Five Pros and Five Cons of Teaching in Japan

I lived in Japan for about ten years. I worked in a wide variety of teaching jobs, including international kindergartens, public elementary and junior high schools, ran my own educational business on the side, and private English classes. While living there, I had the unique experience of working with many wonderful Japanese and foreign educators. This experience changed my life forever as I immersed myself into Japanese culture and learned a great deal about what it meant to be a teacher.

These days, I am back in the United States, continuing my career as an educator. I often get asked about the various ins and outs of Japan, especially when it comes to the work environment. There are many people who decided to venture over to Japan for work, and teaching English is the most popular position available for foreigners. The question I get asked the most is, “What are the pros and cons of teaching in Japan?”

The pros of teaching in Japan include that it is relatively easy to find work, a friendly working environment, you will face less work pressure than Japanese workers, there are a lot of teaching options, and knowing Japanese is not a requirement.

On the other hand, the cons of teaching in Japan include a low salary, an opportunity ceiling, over-saturation of schools and teachers, and prejudice against foreigners.  Furthermore, schools and companies can be problematic.

Let’s explore these 5 pros and 5 cons in more detail!


1) It’s Relatively Easy to Find Work

It’s Relatively Easy to Find Work

It is relatively easy to find work as an English teacher in Asia. In Japan, the only real requirement most schools have is that you have a Bachelor’s degree. The degree does not necessarily have to be in the educational field, but having a B.A. makes finding a job a lot easier.

There is more difficulty finding work in Japan if you are outside of Japan, but if you can land a job there, then you have a bit more freedom to jump around to different schools/jobs if you would like.

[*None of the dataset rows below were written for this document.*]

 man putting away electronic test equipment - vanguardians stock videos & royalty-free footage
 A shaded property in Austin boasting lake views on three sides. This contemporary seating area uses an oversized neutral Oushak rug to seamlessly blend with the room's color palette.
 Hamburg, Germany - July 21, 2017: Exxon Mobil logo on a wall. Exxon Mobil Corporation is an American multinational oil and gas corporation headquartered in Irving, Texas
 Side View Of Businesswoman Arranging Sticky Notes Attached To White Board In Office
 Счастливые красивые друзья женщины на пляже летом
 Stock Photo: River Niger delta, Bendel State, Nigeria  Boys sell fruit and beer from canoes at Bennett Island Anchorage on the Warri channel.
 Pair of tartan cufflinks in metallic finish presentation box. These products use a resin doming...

2) Less Work Pressure than Japanese Workers

Generally speaking, foreign workers do not have as much responsibility in Japanese schools, but this largely depends on what kind of school you are teaching at. When I was working in the public school systems, teaching kindergarten through middle school, I wasn’t held to the same standard as the other Japanese teachers.

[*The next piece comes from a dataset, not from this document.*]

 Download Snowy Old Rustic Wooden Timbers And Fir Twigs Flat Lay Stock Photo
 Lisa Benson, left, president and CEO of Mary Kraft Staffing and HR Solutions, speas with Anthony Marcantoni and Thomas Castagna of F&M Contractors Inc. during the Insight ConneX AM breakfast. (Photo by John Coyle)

As a foreigner, Japanese schools look at you as more of an assistant teacher, as there are many foreign teachers that do not have education degrees or experience. Therefore, the pressure is alleviated a bit, from workload to scheduling. I found that teaching in Japan was pretty simple.

3) Lots of Teaching Options

If you are planning on teaching in Japan, there are many different options available to you, especially if you have a Bachelor’s degree. Here are some examples of some potential school positions you’ll run into in Japan.

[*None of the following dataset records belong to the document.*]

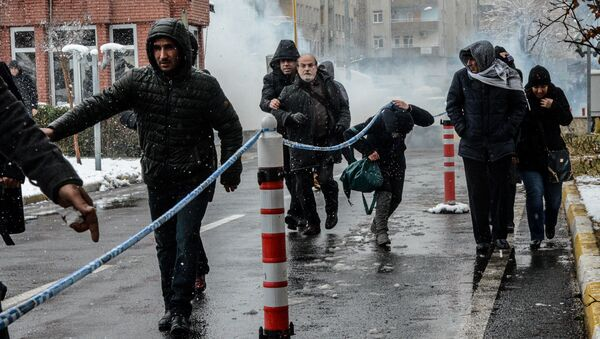 Peoples' Democratic Party (HDP) MP Ertugrul Kurkcu (back L 2nd) and protesters run away as Turkish police officers use tear gas to disperse the crowd on December 31, 2015 in Diyarbakir, during a demonstration after a curfew was partially lifted from the city on December 30 - Sputnik International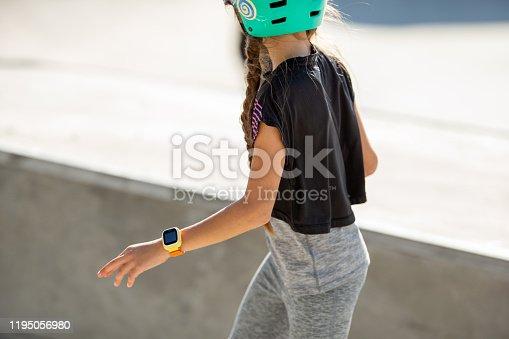 Skateboarding Girl Wearing Smart Watch While Riding.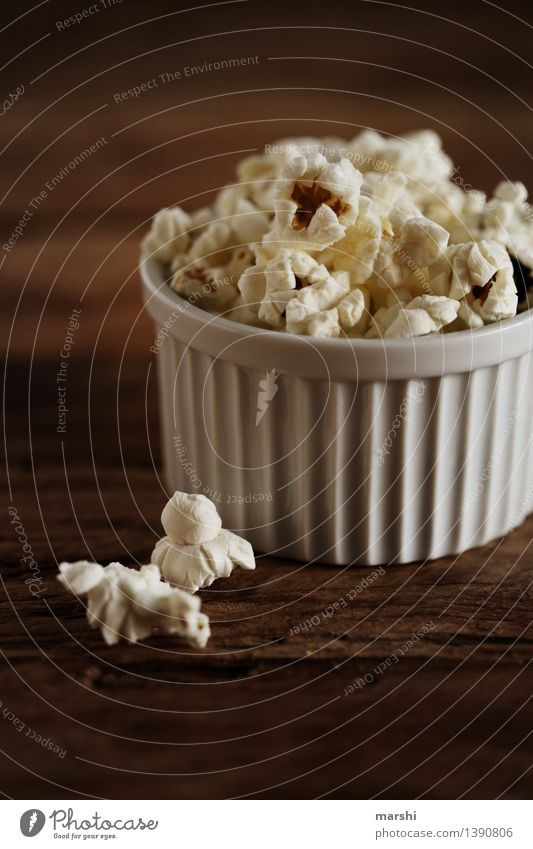 Popcorn to go Food Dessert Candy Nutrition Eating Moody Maize puffed Bowl Dark Snack Cinema Delicious Sweet Salty Sugar Colour photo Interior shot Studio shot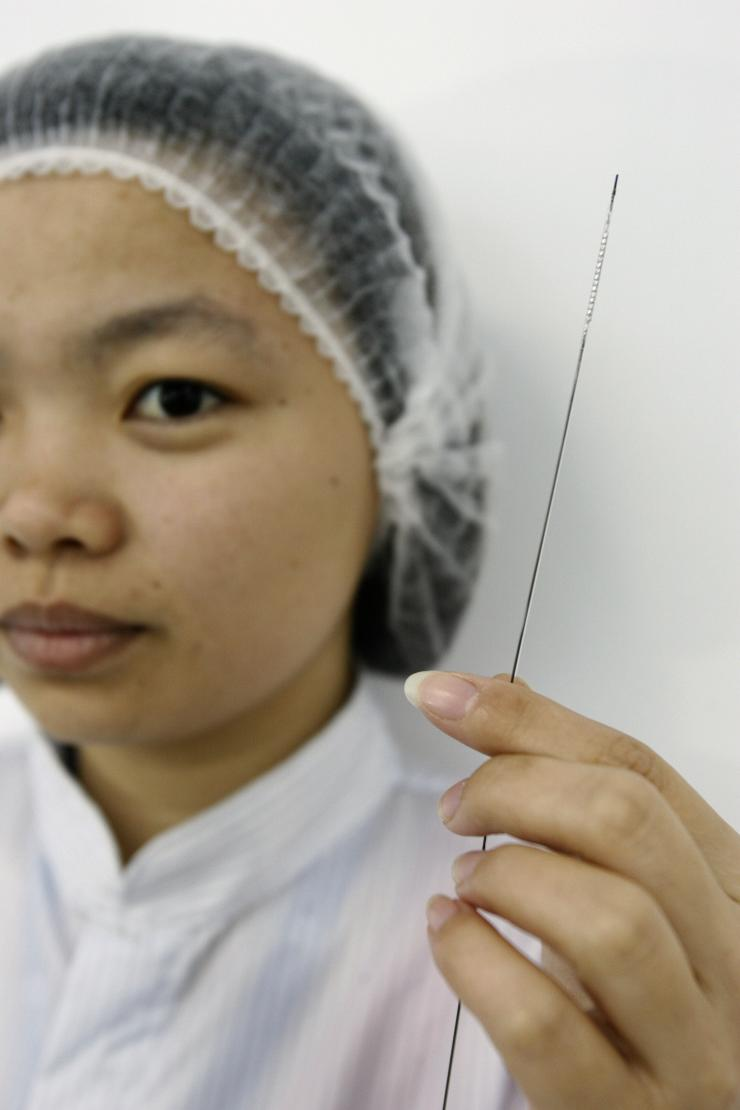 A lab technician poses with a stent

  • Assistant Language Teacher (ALT) – This is your basic job for many foreigners and provides an easy ticket to get into teaching in Japan. Many companies exist like this to act as a liaison between teachers and Japanese public school systems. Two of the more popular ALT companies would include Altia Central and Interac.
  • English Language Teacher (ELT) – Another basic English teaching job that has a lot of different options in itself because there are so many English schools in Japan. These schools are generally private businesses that teach strictly English to students of all ages.
  • International kindergarten – If you can land an international kindergarten teaching in Japan, then you have got one of the more enjoyable positions, in my opinion. These are predominantly private schools with higher tuitions. I taught at three different kindergartens during my stay in Japan, and while the work is a bit more like real teaching, the money is generally better, and I found it more engaging and fun.
  • High School Teacher – If you are an actual teacher with a license, you might be able to get yourself a position in public high schools. This is very much like a normal teaching position, as you are less like an assistant, like in the ALT jobs. These jobs are quite lucrative positions where the pay the generally better and you are looked at as a real teacher by your co-workers.
  •  University positions – University positions are pretty hard to get into, as you should have a teaching license and a fair amount of experience under your belt. However, these positions are rarely permanent, as Japanese universities tend to push out foreign educators because they don’t want to offer tenure.
  • Open Your Own School – If you have a bit of money behind you, the right connections, and a passion for teaching, you are free to start your own school in Japan. I had my own education business while I was in Japan, and many of my friends there started their own private schools. This is one of the most profitable avenues to explore but also one of the most difficult to build up.
  • Private Lessons – If you are a charismatic person and love meeting new people, Japanese people are always looking for native speakers to teach them English. You can teach them privately and set your own hourly cost. I had a long list of private English lessons on the side that earned me more money and more friends.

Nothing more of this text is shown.